Event store crashing

Faisal_Afzal · March 6, 2015, 1:58pm

Hi All,

I have setup a three node cluster. I see in the logs that some of the node are crashing, it says 'truncation needed' b.c writer checkoutpoint is incorrect. I don't know why, does any one have idea how to prevent it?. Thx

Greg_Young1 · March 6, 2015, 2:00pm

And when you restart it?

Faisal_Afzal · March 6, 2015, 2:07pm

I didn’t restart it, it recover itself.

Greg_Young1 · March 6, 2015, 2:08pm

Perhaps you can explain more? The process exited no (it says it did in
the log)? Did you or some automation restart the process after? What
happened when it restarted?

Greg_Young1 · March 6, 2015, 2:10pm

I am guessing from your messages this happened?

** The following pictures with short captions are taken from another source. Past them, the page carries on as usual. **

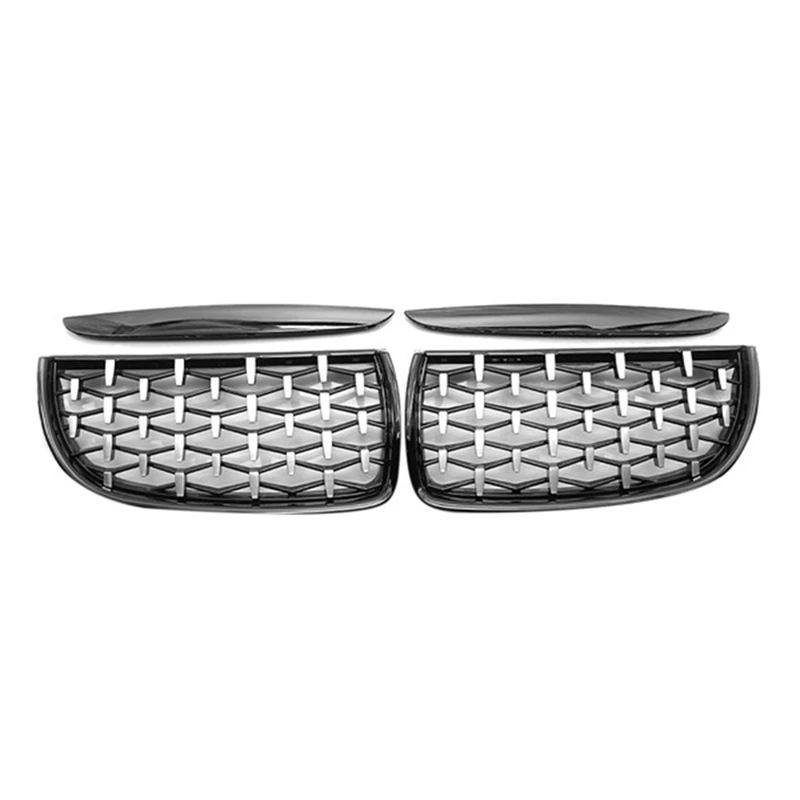 

Car Chrome Glossy Black Front Hood Kidney Grill Mesh Sport Racing Grills For BMW 3 Series E90 E91 2005-2008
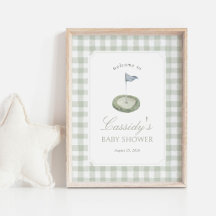 Cartel de bienvenida para baby shower de golf en g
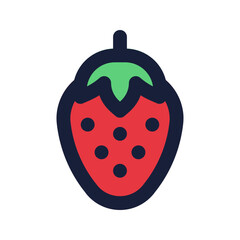 strawberry flat line icon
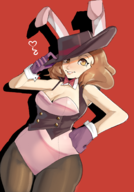 1girl artist:justdavefnd bunny_suit haru_okumura hat leotard persona persona_5 rabbit_ears // 1400x2000 // 1.7MB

[04153,01,15:02:27.659] MessageHierarchy initialization took 00:00:00.0859963.
[04153,01,15:02:27.697] Truncate checkpoint is present. Truncate:
6780144641 (0x19420CC01), Writer: 6780144809 (0x19420CCA9), Chaser:
6780144809 (0x19420CCA9), Epoch: 6302324412 (0x177A5D6BC)
[04153,01,15:02:27.916] Truncating chaser from 6780144809
(0x19420CCA9) to 6780144641 (0x19420CC01).
[04153,01,15:02:27.916] Truncating writer from 6780144809
(0x19420CCA9) to 6780144641 (0x19420CC01).

and then everything worked fine?

Greg

Faisal_Afzal · March 6, 2015, 2:20pm

Yes, everything is fine afterwards, but this happen a lot of time, i see it on the others nodes (logs) as well.

Greg_Young1 · March 6, 2015, 2:24pm

The only time that should happen is if you have a situation that is
known as a deposed master. This situation is where the master ends up
in a minority partition of the cluster due to network partition etc.
It is a normal operation and a handled situation (doing it online is
extremely tricky, its easier to do offline which is what we do and
handle the case on the restart).

You say it happens "a lot of the time". Can you define "a lot"? What
kind of networking etc do you have between nodes? These types of
network partitions should be rare in an environment

Faisal_Afzal · March 6, 2015, 2:52pm

We are using blade servers in a Dell M1000 chassis. CentOS 7 is installed. We are using a bond0.xxx network interface. No diff between int and ext traffic.

Startup command is: sudo -E -u eventstore /opt/eventstore/clusternode --http-prefixes=http://+:2113/,http://somedns.name:2112/ --config=/etc/eventstore/eventstore.yml

Clients are connecting through a loadbalancer, nodes are connected through bus topology.

On node1, node2 it happend twice a week but on a different date but on node1 it happend one.

Greg_Young1 · March 6, 2015, 2:59pm

So the time this happens is when the nodes can't talk to each other.
Are there other blades in the chassis? Do these things happen to occur
at certain times? You may if on a shared network also want to tweak
things like heartbeat timeouts between nodes though I believe they are
about 500ms by default which should be plenty

In general you generally want to supervise a node and automatically
restart it. This is pretty much a solved problem in linux.

Faisal_Afzal · March 6, 2015, 3:40pm

Production nodes are connected to two Dell M6348 blade switches. Blades 10/11 & 12 are used. On the bonded interface two vlans are allowed. At this moment only one vlan is configured for server side. Node fails in a random order, there is no specific pattern observed.

Greg_Young1 · March 6, 2015, 3:45pm

So if you configure supervision your problem will go away (as you see
on a restart things are resolved). It is a perfectly normal edge case.
There are about 5000 ways of doing this in linux
http://jtimberman.housepub.org/blog/2012/12/29/process-supervision-solved-problem/
this is why for instance the commercial version runs with a
supervisor, there are some cases where the best thing to do is bomb
out and fix on restart.

As for why your nodes are losing communication with each other this
can be a long and drawn out process to determine as networks are
involved (especially if they are shared, a server doing a backup can
cause as an example).

Cheers,

Greg

Greg_Young1 · March 6, 2015, 3:46pm

Also as with the other thread, are you setting timeouts for heartbeats
on internal network? If so to what?

Faisal_Afzal · March 6, 2015, 4:05pm

You mean IntTcpHeartbeatTimeout, it is set to default value (700 ms) which is big enough.